Architectural Modifications:

Implementing SkyLadder requires modifications to the pretraining loop to accommodate dynamic masking. The adaptation involves adjusting the attention mask based on the current training step as dictated by the schedule $w(t)$ .

Computational Considerations:

The strategy offers significant advantages in computational efficiency. The initial phase with shorter context windows reduces per-step memory and compute requirements, allowing for potential scaling benefits in large-scale distributed training frameworks.

Hyperparameter Tuning:

Key hyperparameters include the starting context window $w_s$ , the ending context window $w_e$ , and the expansion rate $\alpha$ . These parameters can be tuned based on the target application: tasks requiring fine long-context capabilities might push for a higher $w_e$ , while tasks with more local dependencies could benefit from a slower expansion schedule.

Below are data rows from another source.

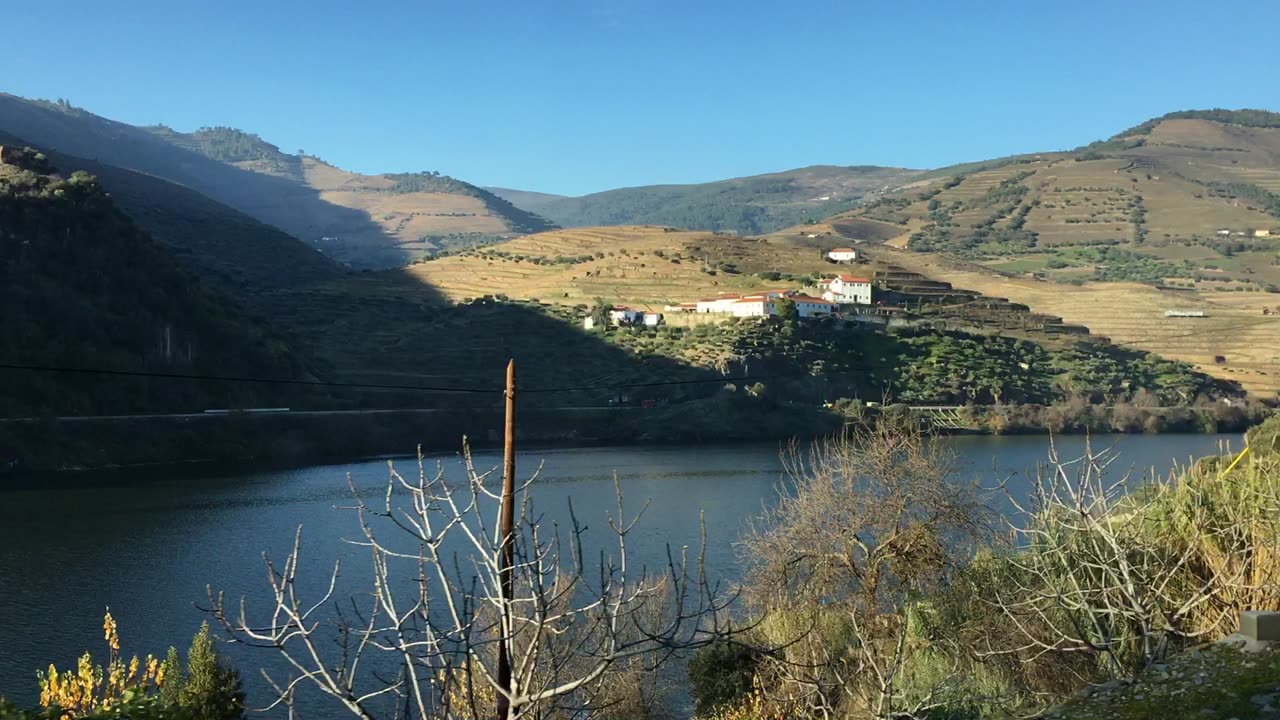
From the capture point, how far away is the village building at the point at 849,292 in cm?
8169

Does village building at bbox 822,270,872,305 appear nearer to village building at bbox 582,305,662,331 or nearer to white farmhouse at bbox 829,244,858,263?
village building at bbox 582,305,662,331

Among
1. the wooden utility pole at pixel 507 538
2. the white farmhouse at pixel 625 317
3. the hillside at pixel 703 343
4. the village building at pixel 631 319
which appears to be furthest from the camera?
the white farmhouse at pixel 625 317

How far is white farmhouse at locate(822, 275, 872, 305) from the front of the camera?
268 feet

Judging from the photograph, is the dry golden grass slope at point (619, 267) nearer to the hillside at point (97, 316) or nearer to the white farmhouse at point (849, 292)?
the white farmhouse at point (849, 292)

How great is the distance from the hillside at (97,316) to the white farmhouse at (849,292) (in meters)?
40.2

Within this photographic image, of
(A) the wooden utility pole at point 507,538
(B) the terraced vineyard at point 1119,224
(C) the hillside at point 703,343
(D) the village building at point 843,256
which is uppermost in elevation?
(B) the terraced vineyard at point 1119,224

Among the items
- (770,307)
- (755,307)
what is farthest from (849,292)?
(755,307)

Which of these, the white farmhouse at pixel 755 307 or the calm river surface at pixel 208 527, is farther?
the white farmhouse at pixel 755 307

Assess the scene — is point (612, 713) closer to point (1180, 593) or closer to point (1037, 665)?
point (1037, 665)

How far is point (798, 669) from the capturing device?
12625 mm

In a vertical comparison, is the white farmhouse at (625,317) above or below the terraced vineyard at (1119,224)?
below

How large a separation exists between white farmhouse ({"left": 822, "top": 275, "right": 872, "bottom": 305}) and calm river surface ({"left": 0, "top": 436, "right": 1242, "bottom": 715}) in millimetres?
29461

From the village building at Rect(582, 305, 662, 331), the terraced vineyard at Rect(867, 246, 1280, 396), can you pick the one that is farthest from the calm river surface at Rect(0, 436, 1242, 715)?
the terraced vineyard at Rect(867, 246, 1280, 396)

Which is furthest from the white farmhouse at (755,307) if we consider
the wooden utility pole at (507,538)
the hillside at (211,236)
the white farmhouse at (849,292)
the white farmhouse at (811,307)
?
the wooden utility pole at (507,538)
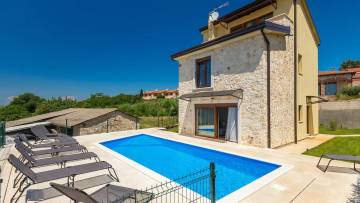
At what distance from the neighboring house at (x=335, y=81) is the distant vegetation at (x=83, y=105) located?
81.7 ft

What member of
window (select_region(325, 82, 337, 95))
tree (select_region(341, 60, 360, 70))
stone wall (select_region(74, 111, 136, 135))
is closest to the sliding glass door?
stone wall (select_region(74, 111, 136, 135))

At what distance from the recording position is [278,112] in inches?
516

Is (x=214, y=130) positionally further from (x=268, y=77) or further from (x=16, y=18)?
(x=16, y=18)

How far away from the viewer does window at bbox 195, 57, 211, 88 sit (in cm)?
1661

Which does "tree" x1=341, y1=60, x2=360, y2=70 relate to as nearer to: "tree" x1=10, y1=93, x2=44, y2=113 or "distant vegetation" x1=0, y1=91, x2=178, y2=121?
"distant vegetation" x1=0, y1=91, x2=178, y2=121

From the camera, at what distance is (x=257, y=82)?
503 inches

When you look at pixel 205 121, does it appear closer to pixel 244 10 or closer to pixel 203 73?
pixel 203 73

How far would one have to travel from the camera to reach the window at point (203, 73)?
16609 millimetres

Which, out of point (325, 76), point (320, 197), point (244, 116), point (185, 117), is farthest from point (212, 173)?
point (325, 76)

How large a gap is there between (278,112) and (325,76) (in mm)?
27757

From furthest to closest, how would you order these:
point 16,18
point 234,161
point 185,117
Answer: point 16,18
point 185,117
point 234,161

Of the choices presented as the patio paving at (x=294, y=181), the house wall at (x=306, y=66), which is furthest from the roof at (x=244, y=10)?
the patio paving at (x=294, y=181)

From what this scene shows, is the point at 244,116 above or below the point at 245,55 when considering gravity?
below

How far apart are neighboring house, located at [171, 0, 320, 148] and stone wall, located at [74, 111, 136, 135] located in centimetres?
871
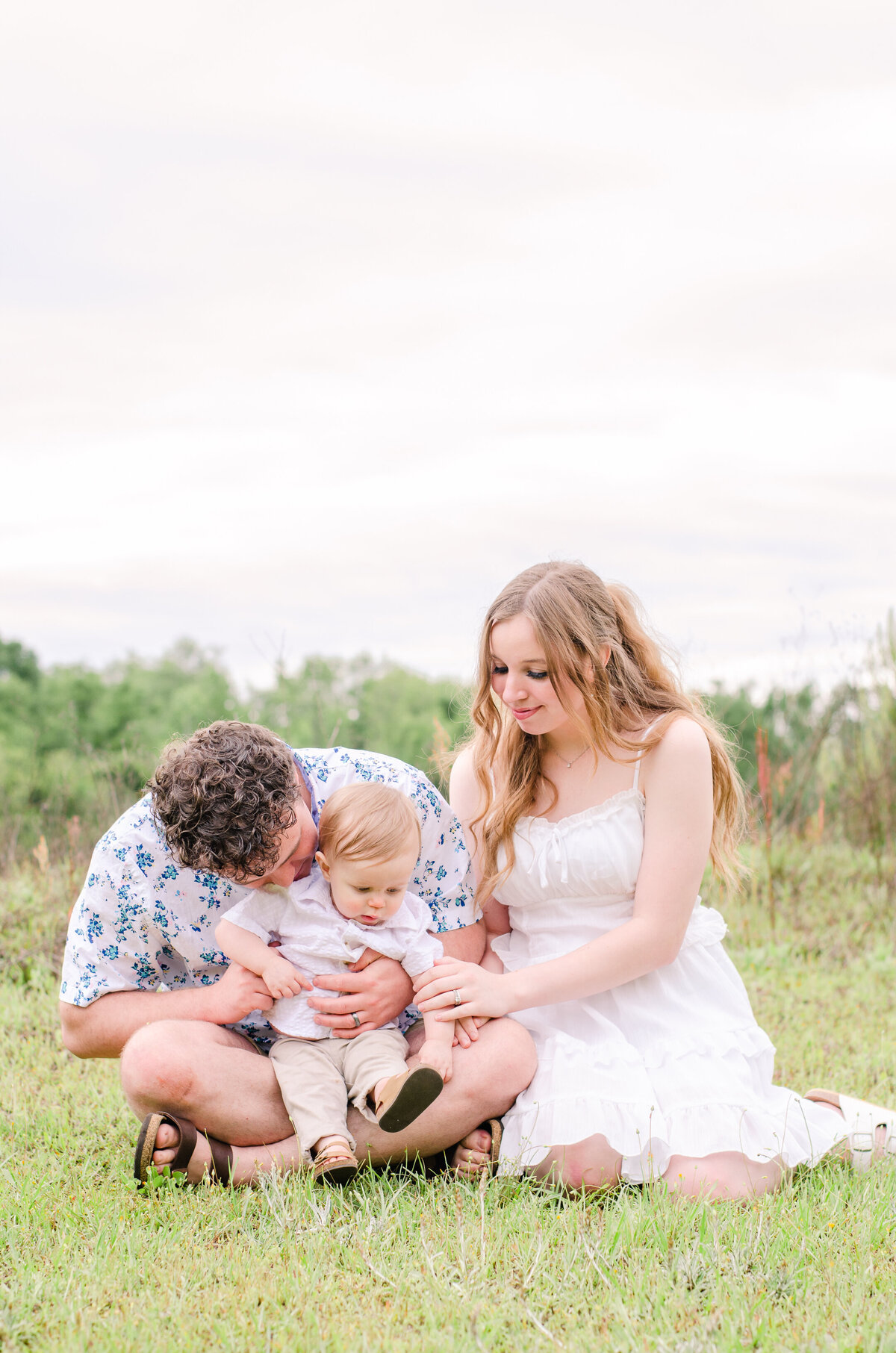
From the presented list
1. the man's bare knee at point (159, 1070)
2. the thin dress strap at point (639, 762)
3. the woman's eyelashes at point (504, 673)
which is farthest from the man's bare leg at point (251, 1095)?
the woman's eyelashes at point (504, 673)

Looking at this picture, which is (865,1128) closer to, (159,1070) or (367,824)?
(367,824)

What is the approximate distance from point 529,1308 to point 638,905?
3.52ft

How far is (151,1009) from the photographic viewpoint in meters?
2.92

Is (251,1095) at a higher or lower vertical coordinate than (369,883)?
lower

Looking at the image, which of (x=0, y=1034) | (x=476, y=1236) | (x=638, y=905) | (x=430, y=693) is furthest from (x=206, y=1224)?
(x=430, y=693)

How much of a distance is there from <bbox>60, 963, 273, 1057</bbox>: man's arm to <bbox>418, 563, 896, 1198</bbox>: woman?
0.43 meters

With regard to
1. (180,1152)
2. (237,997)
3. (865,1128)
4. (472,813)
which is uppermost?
(472,813)

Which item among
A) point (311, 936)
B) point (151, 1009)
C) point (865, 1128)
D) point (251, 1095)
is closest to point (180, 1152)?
point (251, 1095)

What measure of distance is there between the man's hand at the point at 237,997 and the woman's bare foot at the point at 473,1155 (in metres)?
0.59

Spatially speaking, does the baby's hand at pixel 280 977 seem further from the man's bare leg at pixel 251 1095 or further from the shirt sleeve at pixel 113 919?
the shirt sleeve at pixel 113 919

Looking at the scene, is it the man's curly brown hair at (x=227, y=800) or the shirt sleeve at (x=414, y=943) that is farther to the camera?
the shirt sleeve at (x=414, y=943)

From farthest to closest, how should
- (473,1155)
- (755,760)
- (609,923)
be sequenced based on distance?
(755,760)
(609,923)
(473,1155)

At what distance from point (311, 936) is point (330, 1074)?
321mm

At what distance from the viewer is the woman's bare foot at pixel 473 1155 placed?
2.82m
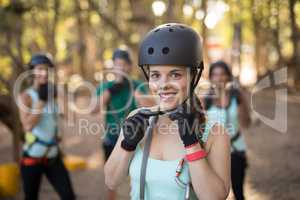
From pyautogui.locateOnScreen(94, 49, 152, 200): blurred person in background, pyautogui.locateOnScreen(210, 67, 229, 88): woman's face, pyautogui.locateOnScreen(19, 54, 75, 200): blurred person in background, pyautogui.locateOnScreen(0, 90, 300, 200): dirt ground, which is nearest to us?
pyautogui.locateOnScreen(19, 54, 75, 200): blurred person in background

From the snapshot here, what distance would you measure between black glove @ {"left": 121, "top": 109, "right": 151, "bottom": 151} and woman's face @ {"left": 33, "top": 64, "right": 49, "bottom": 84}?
2535 mm

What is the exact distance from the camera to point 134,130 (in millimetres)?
2148

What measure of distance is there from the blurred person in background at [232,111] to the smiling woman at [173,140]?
77.2 inches

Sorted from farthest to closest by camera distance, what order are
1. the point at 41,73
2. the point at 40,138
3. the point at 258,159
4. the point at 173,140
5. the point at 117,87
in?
1. the point at 258,159
2. the point at 117,87
3. the point at 41,73
4. the point at 40,138
5. the point at 173,140

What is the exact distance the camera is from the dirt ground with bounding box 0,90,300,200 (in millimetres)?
6668

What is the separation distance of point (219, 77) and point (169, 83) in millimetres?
2577

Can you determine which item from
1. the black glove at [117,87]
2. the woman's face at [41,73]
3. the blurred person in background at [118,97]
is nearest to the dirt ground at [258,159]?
the blurred person in background at [118,97]

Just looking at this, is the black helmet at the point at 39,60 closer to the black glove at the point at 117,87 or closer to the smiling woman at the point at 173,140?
the black glove at the point at 117,87

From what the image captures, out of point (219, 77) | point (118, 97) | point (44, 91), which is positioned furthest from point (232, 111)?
point (44, 91)

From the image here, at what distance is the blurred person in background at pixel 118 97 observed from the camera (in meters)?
4.91

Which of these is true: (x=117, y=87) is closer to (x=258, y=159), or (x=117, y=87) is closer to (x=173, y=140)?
(x=173, y=140)

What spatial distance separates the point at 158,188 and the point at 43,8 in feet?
29.9

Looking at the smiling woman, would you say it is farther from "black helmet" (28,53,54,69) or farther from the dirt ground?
the dirt ground

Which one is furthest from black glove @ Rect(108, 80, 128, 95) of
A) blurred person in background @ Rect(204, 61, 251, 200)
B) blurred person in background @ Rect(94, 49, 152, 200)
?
blurred person in background @ Rect(204, 61, 251, 200)
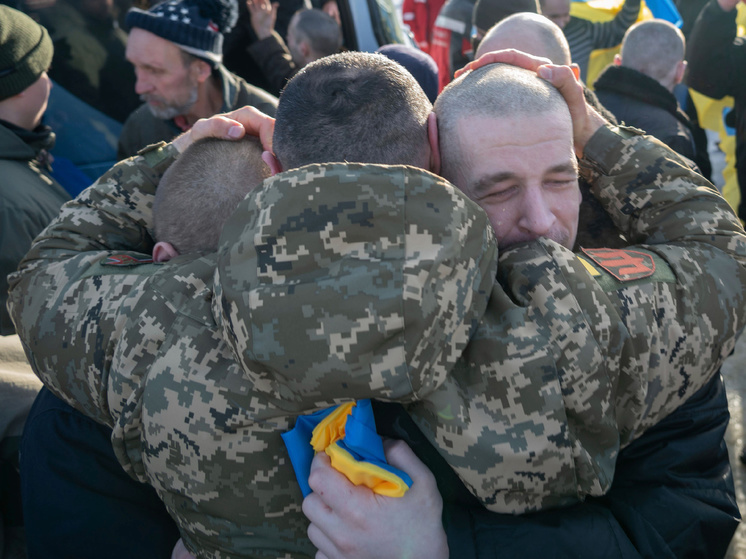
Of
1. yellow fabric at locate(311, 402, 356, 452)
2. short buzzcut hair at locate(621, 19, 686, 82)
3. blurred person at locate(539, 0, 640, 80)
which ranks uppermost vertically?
yellow fabric at locate(311, 402, 356, 452)

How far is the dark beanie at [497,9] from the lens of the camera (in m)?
3.82

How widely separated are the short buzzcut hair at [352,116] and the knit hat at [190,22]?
253 centimetres

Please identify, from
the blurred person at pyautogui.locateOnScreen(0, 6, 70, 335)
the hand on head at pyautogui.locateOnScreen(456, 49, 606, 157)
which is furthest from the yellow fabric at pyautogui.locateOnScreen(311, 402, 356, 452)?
the blurred person at pyautogui.locateOnScreen(0, 6, 70, 335)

Integration with Existing Codebases:

The method has been implemented in the TinyLlama codebase, making it accessible for researchers who wish to test the concept on both pre-trained and custom models. The GitHub repository provided (https://github.com/sail-sg/SkyLadder) includes detailed instructions and sample implementations.

Scalability:

Experimental results demonstrate that the improvements persist when scaling to larger model sizes. For industrial applications requiring models with extended context lengths, SkyLadder provides a viable and efficient alternative to traditional long-context pretraining methods.

Conclusion

SkyLadder offers a technically robust, empirically validated strategy to reconcile the trade-offs between pretraining efficiency and long-context capabilities. By leveraging a controlled, layer-wise expansion of the context window, the method achieves significant improvements in both training speed (up to 22% faster) and benchmark performance (up to 3.7% accuracy gains), alongside robust results on challenging long-context tasks. This approach provides a pragmatic pathway for deploying large-scale LLMs in settings where computational resources are a critical bottleneck without sacrificing performance on end tasks.